Problem requirements:
Return all of the data exactly as given.

Available records:
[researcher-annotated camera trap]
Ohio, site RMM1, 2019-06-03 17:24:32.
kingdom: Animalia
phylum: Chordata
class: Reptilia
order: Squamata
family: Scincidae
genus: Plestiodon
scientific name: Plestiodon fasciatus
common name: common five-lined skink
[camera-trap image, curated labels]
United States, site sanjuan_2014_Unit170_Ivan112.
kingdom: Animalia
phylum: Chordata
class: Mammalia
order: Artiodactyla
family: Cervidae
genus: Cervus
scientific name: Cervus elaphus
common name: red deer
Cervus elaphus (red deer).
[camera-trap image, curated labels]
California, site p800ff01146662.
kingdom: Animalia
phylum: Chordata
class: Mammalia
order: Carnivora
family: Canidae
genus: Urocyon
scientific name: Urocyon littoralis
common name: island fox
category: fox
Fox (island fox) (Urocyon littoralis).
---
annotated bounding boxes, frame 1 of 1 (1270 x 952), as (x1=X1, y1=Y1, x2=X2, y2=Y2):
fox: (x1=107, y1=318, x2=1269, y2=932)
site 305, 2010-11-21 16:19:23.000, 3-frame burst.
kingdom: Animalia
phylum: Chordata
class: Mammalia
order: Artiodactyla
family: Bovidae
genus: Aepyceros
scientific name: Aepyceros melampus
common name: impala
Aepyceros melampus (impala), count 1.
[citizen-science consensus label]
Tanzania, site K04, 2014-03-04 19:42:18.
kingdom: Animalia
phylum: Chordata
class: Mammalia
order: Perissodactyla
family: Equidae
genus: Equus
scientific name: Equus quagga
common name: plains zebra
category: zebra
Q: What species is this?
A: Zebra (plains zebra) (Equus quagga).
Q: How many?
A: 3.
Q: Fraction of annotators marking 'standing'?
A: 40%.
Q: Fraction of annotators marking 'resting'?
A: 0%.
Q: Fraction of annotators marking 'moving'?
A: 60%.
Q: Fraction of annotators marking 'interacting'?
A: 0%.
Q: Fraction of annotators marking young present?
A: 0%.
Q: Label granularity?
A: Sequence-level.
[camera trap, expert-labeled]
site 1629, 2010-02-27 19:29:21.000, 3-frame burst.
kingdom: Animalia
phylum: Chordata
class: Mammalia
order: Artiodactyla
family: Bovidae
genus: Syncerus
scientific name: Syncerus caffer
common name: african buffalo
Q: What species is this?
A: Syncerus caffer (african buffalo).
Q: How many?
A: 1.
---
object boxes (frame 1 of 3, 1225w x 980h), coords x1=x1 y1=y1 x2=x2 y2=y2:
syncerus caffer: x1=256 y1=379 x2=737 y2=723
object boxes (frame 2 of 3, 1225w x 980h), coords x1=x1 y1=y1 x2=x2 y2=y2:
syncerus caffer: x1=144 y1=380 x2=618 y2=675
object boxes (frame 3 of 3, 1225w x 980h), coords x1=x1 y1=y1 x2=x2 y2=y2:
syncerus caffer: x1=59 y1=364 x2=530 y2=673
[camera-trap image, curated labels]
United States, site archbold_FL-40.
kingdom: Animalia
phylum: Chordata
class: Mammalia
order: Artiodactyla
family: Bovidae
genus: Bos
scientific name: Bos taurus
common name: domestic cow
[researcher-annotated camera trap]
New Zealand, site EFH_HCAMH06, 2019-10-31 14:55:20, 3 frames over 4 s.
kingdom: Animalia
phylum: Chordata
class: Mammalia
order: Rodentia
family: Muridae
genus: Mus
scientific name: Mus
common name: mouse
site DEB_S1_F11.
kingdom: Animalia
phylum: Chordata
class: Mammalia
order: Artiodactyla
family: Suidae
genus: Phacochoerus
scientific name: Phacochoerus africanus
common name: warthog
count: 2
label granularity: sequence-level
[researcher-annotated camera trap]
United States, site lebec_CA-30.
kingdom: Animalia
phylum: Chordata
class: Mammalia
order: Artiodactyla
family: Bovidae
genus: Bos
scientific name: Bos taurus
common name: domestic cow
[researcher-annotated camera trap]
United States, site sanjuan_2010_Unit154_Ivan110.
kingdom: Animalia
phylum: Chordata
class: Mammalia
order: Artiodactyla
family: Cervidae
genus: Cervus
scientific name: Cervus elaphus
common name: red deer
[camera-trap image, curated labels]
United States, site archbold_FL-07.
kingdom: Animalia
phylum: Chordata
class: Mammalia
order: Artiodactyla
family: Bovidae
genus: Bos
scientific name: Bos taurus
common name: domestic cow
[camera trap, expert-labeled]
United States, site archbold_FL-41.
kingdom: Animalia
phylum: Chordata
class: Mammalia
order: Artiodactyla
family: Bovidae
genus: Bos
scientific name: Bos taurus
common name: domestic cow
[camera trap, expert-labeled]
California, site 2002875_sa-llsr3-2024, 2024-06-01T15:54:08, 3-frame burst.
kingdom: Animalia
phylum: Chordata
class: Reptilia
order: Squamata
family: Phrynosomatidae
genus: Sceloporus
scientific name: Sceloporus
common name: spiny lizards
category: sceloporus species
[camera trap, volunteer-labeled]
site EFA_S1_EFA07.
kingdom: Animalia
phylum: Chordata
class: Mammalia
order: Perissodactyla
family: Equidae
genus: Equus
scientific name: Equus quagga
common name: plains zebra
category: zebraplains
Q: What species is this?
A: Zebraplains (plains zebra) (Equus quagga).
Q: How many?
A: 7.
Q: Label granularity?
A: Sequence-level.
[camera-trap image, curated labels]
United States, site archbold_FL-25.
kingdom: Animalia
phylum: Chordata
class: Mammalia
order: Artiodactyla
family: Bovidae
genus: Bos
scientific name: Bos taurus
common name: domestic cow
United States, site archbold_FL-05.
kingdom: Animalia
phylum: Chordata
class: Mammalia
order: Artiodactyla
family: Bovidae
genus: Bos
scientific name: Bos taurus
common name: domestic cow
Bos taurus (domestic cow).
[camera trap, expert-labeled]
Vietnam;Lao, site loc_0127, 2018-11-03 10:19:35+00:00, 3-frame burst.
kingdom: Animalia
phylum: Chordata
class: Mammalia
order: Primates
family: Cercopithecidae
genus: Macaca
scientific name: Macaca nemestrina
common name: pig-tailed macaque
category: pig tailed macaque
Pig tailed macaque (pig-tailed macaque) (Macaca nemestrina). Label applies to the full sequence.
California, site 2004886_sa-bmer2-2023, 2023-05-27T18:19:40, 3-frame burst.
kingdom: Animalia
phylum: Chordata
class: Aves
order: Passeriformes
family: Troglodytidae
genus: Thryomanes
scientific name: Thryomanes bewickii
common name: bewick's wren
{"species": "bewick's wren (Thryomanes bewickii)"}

Solution to this problem:
[researcher-annotated camera trap]
Ohio, site RMM1, 2019-06-03 17:24:32.
kingdom: Animalia
phylum: Chordata
class: Reptilia
order: Squamata
family: Scincidae
genus: Plestiodon
scientific name: Plestiodon fasciatus
common name: common five-lined skink
[camera-trap image, curated labels]
United States, site sanjuan_2014_Unit170_Ivan112.
kingdom: Animalia
phylum: Chordata
class: Mammalia
order: Artiodactyla
family: Cervidae
genus: Cervus
scientific name: Cervus elaphus
common name: red deer
Cervus elaphus (red deer).
[camera-trap image, curated labels]
California, site p800ff01146662.
kingdom: Animalia
phylum: Chordata
class: Mammalia
order: Carnivora
family: Canidae
genus: Urocyon
scientific name: Urocyon littoralis
common name: island fox
category: fox
Fox (island fox) (Urocyon littoralis).
---
annotated bounding boxes, frame 1 of 1 (1270 x 952), as (x1=X1, y1=Y1, x2=X2, y2=Y2):
fox: (x1=107, y1=318, x2=1269, y2=932)
site 305, 2010-11-21 16:19:23.000, 3-frame burst.
kingdom: Animalia
phylum: Chordata
class: Mammalia
order: Artiodactyla
family: Bovidae
genus: Aepyceros
scientific name: Aepyceros melampus
common name: impala
Aepyceros melampus (impala), count 1.
[citizen-science consensus label]
Tanzania, site K04, 2014-03-04 19:42:18.
kingdom: Animalia
phylum: Chordata
class: Mammalia
order: Perissodactyla
family: Equidae
genus: Equus
scientific name: Equus quagga
common name: plains zebra
category: zebra
Q: What species is this?
A: Zebra (plains zebra) (Equus quagga).
Q: How many?
A: 3.
Q: Fraction of annotators marking 'standing'?
A: 40%.
Q: Fraction of annotators marking 'resting'?
A: 0%.
Q: Fraction of annotators marking 'moving'?
A: 60%.
Q: Fraction of annotators marking 'interacting'?
A: 0%.
Q: Fraction of annotators marking young present?
A: 0%.
Q: Label granularity?
A: Sequence-level.
[camera trap, expert-labeled]
site 1629, 2010-02-27 19:29:21.000, 3-frame burst.
kingdom: Animalia
phylum: Chordata
class: Mammalia
order: Artiodactyla
family: Bovidae
genus: Syncerus
scientific name: Syncerus caffer
common name: african buffalo
Q: What species is this?
A: Syncerus caffer (african buffalo).
Q: How many?
A: 1.
---
object boxes (frame 1 of 3, 1225w x 980h), coords x1=x1 y1=y1 x2=x2 y2=y2:
syncerus caffer: x1=256 y1=379 x2=737 y2=723
object boxes (frame 2 of 3, 1225w x 980h), coords x1=x1 y1=y1 x2=x2 y2=y2:
syncerus caffer: x1=144 y1=380 x2=618 y2=675
object boxes (frame 3 of 3, 1225w x 980h), coords x1=x1 y1=y1 x2=x2 y2=y2:
syncerus caffer: x1=59 y1=364 x2=530 y2=673
[camera-trap image, curated labels]
United States, site archbold_FL-40.
kingdom: Animalia
phylum: Chordata
class: Mammalia
order: Artiodactyla
family: Bovidae
genus: Bos
scientific name: Bos taurus
common name: domestic cow
[researcher-annotated camera trap]
New Zealand, site EFH_HCAMH06, 2019-10-31 14:55:20, 3 frames over 4 s.
kingdom: Animalia
phylum: Chordata
class: Mammalia
order: Rodentia
family: Muridae
genus: Mus
scientific name: Mus
common name: mouse
site DEB_S1_F11.
kingdom: Animalia
phylum: Chordata
class: Mammalia
order: Artiodactyla
family: Suidae
genus: Phacochoerus
scientific name: Phacochoerus africanus
common name: warthog
count: 2
label granularity: sequence-level
[researcher-annotated camera trap]
United States, site lebec_CA-30.
kingdom: Animalia
phylum: Chordata
class: Mammalia
order: Artiodactyla
family: Bovidae
genus: Bos
scientific name: Bos taurus
common name: domestic cow
[researcher-annotated camera trap]
United States, site sanjuan_2010_Unit154_Ivan110.
kingdom: Animalia
phylum: Chordata
class: Mammalia
order: Artiodactyla
family: Cervidae
genus: Cervus
scientific name: Cervus elaphus
common name: red deer
[camera-trap image, curated labels]
United States, site archbold_FL-07.
kingdom: Animalia
phylum: Chordata
class: Mammalia
order: Artiodactyla
family: Bovidae
genus: Bos
scientific name: Bos taurus
common name: domestic cow
[camera trap, expert-labeled]
United States, site archbold_FL-41.
kingdom: Animalia
phylum: Chordata
class: Mammalia
order: Artiodactyla
family: Bovidae
genus: Bos
scientific name: Bos taurus
common name: domestic cow
[camera trap, expert-labeled]
California, site 2002875_sa-llsr3-2024, 2024-06-01T15:54:08, 3-frame burst.
kingdom: Animalia
phylum: Chordata
class: Reptilia
order: Squamata
family: Phrynosomatidae
genus: Sceloporus
scientific name: Sceloporus
common name: spiny lizards
category: sceloporus species
[camera trap, volunteer-labeled]
site EFA_S1_EFA07.
kingdom: Animalia
phylum: Chordata
class: Mammalia
order: Perissodactyla
family: Equidae
genus: Equus
scientific name: Equus quagga
common name: plains zebra
category: zebraplains
Q: What species is this?
A: Zebraplains (plains zebra) (Equus quagga).
Q: How many?
A: 7.
Q: Label granularity?
A: Sequence-level.
[camera-trap image, curated labels]
United States, site archbold_FL-25.
kingdom: Animalia
phylum: Chordata
class: Mammalia
order: Artiodactyla
family: Bovidae
genus: Bos
scientific name: Bos taurus
common name: domestic cow
United States, site archbold_FL-05.
kingdom: Animalia
phylum: Chordata
class: Mammalia
order: Artiodactyla
family: Bovidae
genus: Bos
scientific name: Bos taurus
common name: domestic cow
Bos taurus (domestic cow).
[camera trap, expert-labeled]
Vietnam;Lao, site loc_0127, 2018-11-03 10:19:35+00:00, 3-frame burst.
kingdom: Animalia
phylum: Chordata
class: Mammalia
order: Primates
family: Cercopithecidae
genus: Macaca
scientific name: Macaca nemestrina
common name: pig-tailed macaque
category: pig tailed macaque
Pig tailed macaque (pig-tailed macaque) (Macaca nemestrina). Label applies to the full sequence.
California, site 2004886_sa-bmer2-2023, 2023-05-27T18:19:40, 3-frame burst.
kingdom: Animalia
phylum: Chordata
class: Aves
order: Passeriformes
family: Troglodytidae
genus: Thryomanes
scientific name: Thryomanes bewickii
common name: bewick's wren
{"species": "bewick's wren (Thryomanes bewickii)"}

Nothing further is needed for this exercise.